### [CEL ĆWICZENIA]
Przepisz, proszę, słowo w słowo cały tekst o najeździe Rosji na Gruzję i Osetii Południowej.

### [BLOK TEKSTU]
Środa 24 Kwietnia 2024r. - 115 dz. roku,  Imieniny: Bony, Horacji, Jerzego

| Strona główna | | Mapa serwisu 

dodano: 17.09.08 - 18:53     Czytano: [2556]

PEŁNA MOBILIZACJA

Najazd Rosji na Gruzję zmusił do aktywności moskiewskich agentów różnej maści. Dopóki bowiem telewizje nie pokazały kolumn rosyjskich czołgów jadących w głąb Gruzji, to wypowiadali się różni „eksperci” i „politycy”, wyjaśniając, że to Gruzja napadła Osetię Południową, a Rosjanie ich tylko bronią. No ale skąd tam raptem wzięli się Rosjanie, skoro Osetia Południowa jest autonomicznym obwodem Gruzji?

Po zajrzeniu do encyklopedii dowiedziałem się, że Osetia Południowa jest od XVI w. częścią Gruzji, od 1922 obwodem autonomicznym Gruzińskiej SSR, w 1991 ogłosiła suwerenność i połączenie z Osetią Północną, znajdującą się w sąsiadującej Rosji, po czym wybuchły walki pomiędzy Gruzinami i Osetyjczykami (autorzy encyklopedii zapomnieli wspomnieć o Rosjanach), zakończone rozejmem, mediowanym przez „siły pokojowe WNP” (WNP, to taki eufemizm łagodzący wymowę sił rosyjskich), których pozostanie tam spowodowało z czasem osetyjską deklarację o pozostaniu w Gruzji (1996). Osetyjczycy (a jest ich tam 66%) chcieli więc autonomii, a nawet suwerenności, ale kiedy w ramach tej suwerenności rosyjscy „mediatorzy” wprowadzili i pozostawili u nich swoje wojska jako „siły pokojowe”, to Osetyjczycy zdanie zmienili i postanowili wrócić do autonomii w ramach Gruzji. Osetyjczycy rosyjskich „sił pokojowych” już więc nie chcieli, ale kto widział, żeby rosyjskie czołgi skądkolwiek dobrowolnie wyjechały. Rosjanie uznali Osetię Południową i Abchazję już za podbitą i gruzińską próbę pomocy w realizacji osetyjskiej deklaracji potraktowali jako atak na Rosję. Nic więc dziwnego, że siły ponad 6-ciomilionowej Gruzji uległy zamieszkującym Południową Osetię 66-ciu tysiącom Osetyjczyków. Komentarz do niedawnego reportażu o rocznicy tragedii w położonym w Północnej Osetii Biesłanie wspomniał przecież, że przetoczyły się tam kolumny rosyjskich czołgów spieszących do Południowej Osetii „z odsieczą”.

### [DOSTARCZONE DANE]
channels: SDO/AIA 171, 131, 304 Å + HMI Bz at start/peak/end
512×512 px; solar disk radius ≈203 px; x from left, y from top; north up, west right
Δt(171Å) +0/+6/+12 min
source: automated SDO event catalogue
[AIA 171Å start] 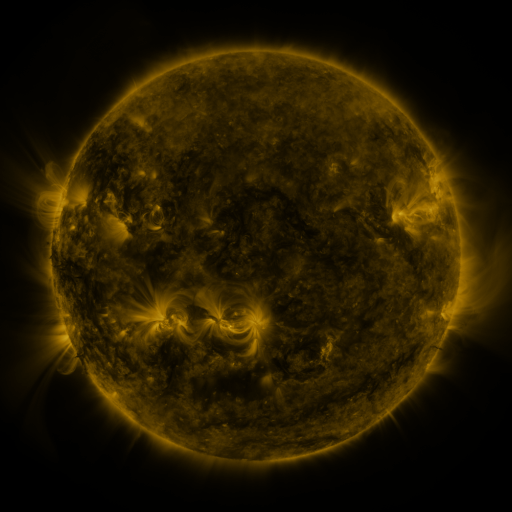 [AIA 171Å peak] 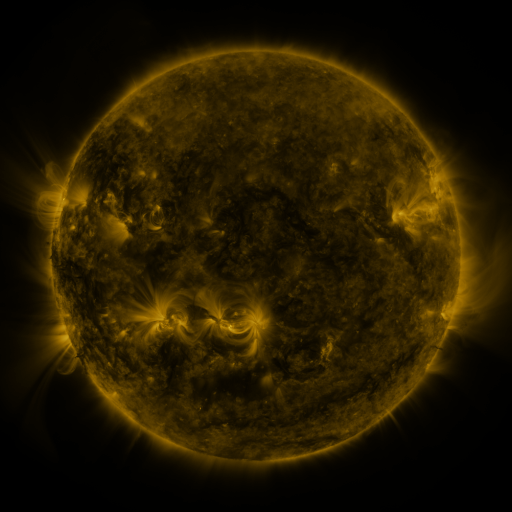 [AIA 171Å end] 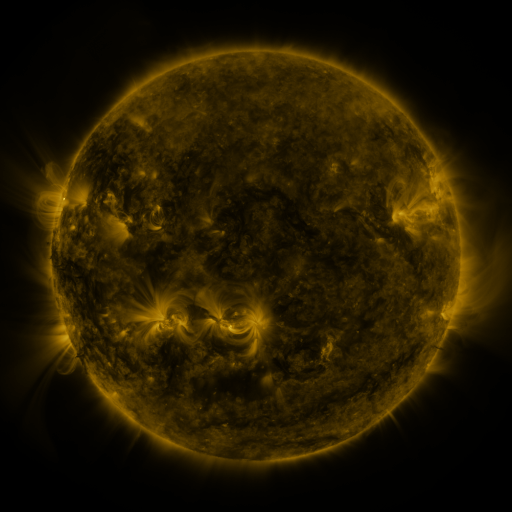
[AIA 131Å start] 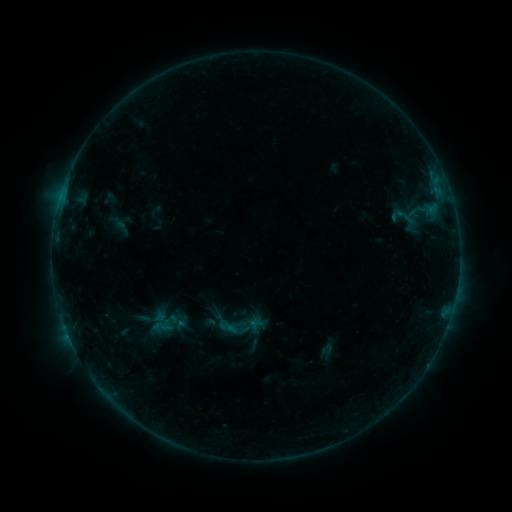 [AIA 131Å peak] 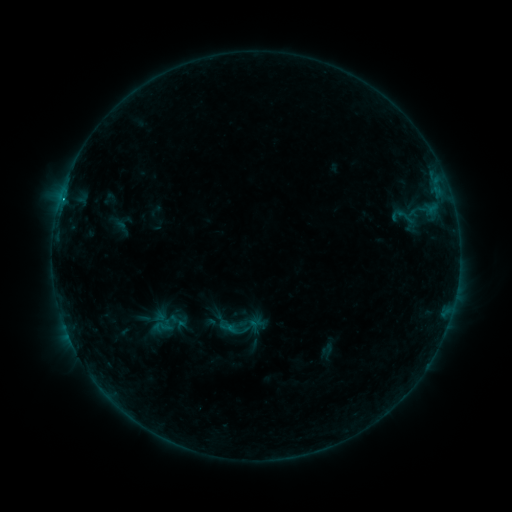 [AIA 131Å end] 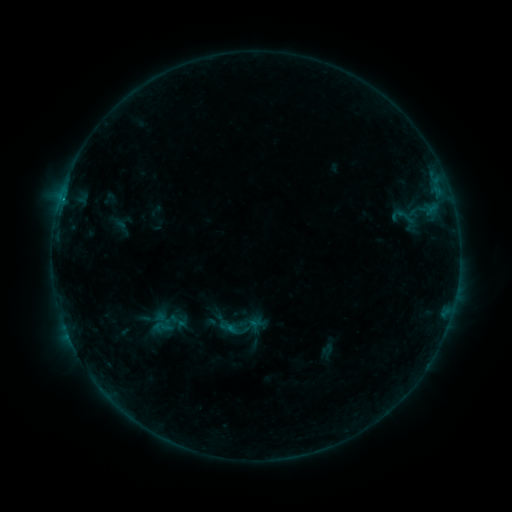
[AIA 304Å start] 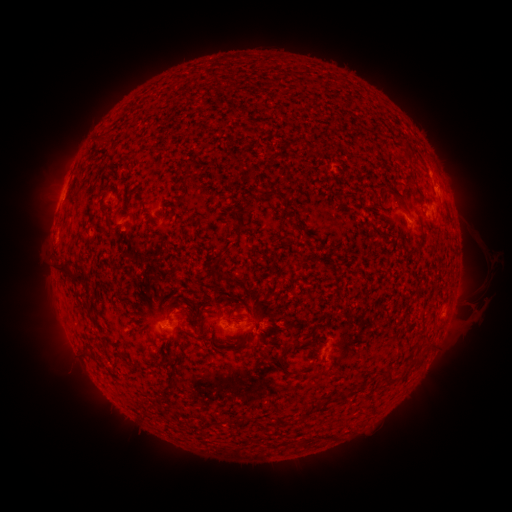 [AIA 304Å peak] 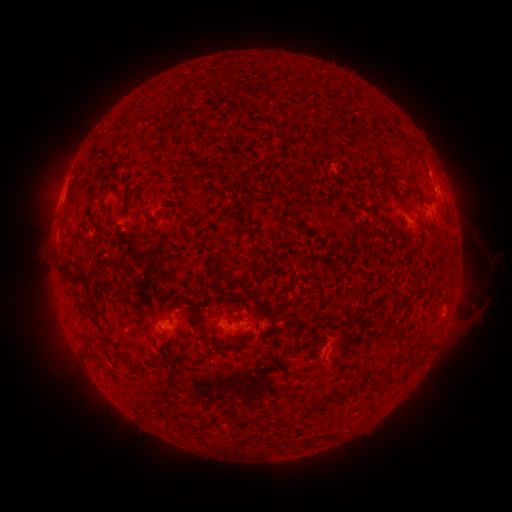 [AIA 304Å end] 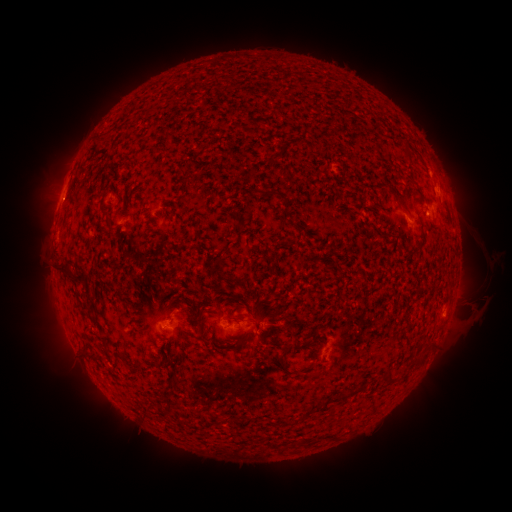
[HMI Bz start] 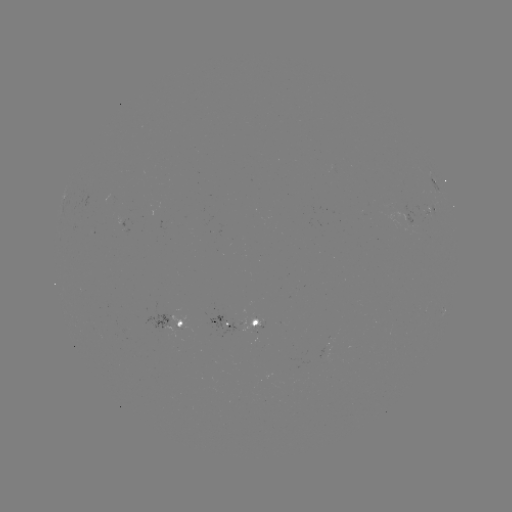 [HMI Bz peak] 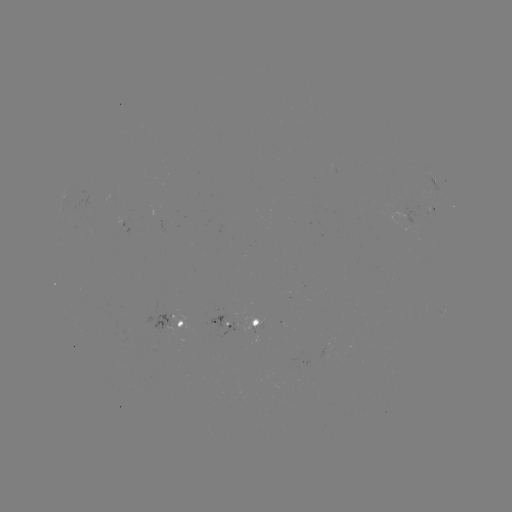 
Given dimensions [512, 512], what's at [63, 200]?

### [ODPOWIEDŹ]
Środa 24 Kwietnia 2024r. - 115 dz. roku,  Imieniny: Bony, Horacji, Jerzego

| Strona główna | | Mapa serwisu 

dodano: 17.09.08 - 18:53     Czytano: [2556]

PEŁNA MOBILIZACJA

Najazd Rosji na Gruzję zmusił do aktywności moskiewskich agentów różnej maści. Dopóki bowiem telewizje nie pokazały kolumn rosyjskich czołgów jadących w głąb Gruzji, to wypowiadali się różni „eksperci” i „politycy”, wyjaśniając, że to Gruzja napadła Osetię Południową, a Rosjanie ich tylko bronią. No ale skąd tam raptem wzięli się Rosjanie, skoro Osetia Południowa jest autonomicznym obwodem Gruzji?

Po zajrzeniu do encyklopedii dowiedziałem się, że Osetia Południowa jest od XVI w. częścią Gruzji, od 1922 obwodem autonomicznym Gruzińskiej SSR, w 1991 ogłosiła suwerenność i połączenie z Osetią Północną, znajdującą się w sąsiadującej Rosji, po czym wybuchły walki pomiędzy Gruzinami i Osetyjczykami (autorzy encyklopedii zapomnieli wspomnieć o Rosjanach), zakończone rozejmem, mediowanym przez „siły pokojowe WNP” (WNP, to taki eufemizm łagodzący wymowę sił rosyjskich), których pozostanie tam spowodowało z czasem osetyjską deklarację o pozostaniu w Gruzji (1996). Osetyjczycy (a jest ich tam 66%) chcieli więc autonomii, a nawet suwerenności, ale kiedy w ramach tej suwerenności rosyjscy „mediatorzy” wprowadzili i pozostawili u nich swoje wojska jako „siły pokojowe”, to Osetyjczycy zdanie zmienili i postanowili wrócić do autonomii w ramach Gruzji. Osetyjczycy rosyjskich „sił pokojowych” już więc nie chcieli, ale kto widział, żeby rosyjskie czołgi skądkolwiek dobrowolnie wyjechały. Rosjanie uznali Osetię Południową i Abchazję już za podbitą i gruzińską próbę pomocy w realizacji osetyjskiej deklaracji potraktowali jako atak na Rosję. Nic więc dziwnego, że siły ponad 6-ciomilionowej Gruzji uległy zamieszkującym Południową Osetię 66-ciu tysiącom Osetyjczyków. Komentarz do niedawnego reportażu o rocznicy tragedii w położonym w Północnej Osetii Biesłanie wspomniał przecież, że przetoczyły się tam kolumny rosyjskich czołgów spieszących do Południowej Osetii „z odsieczą”.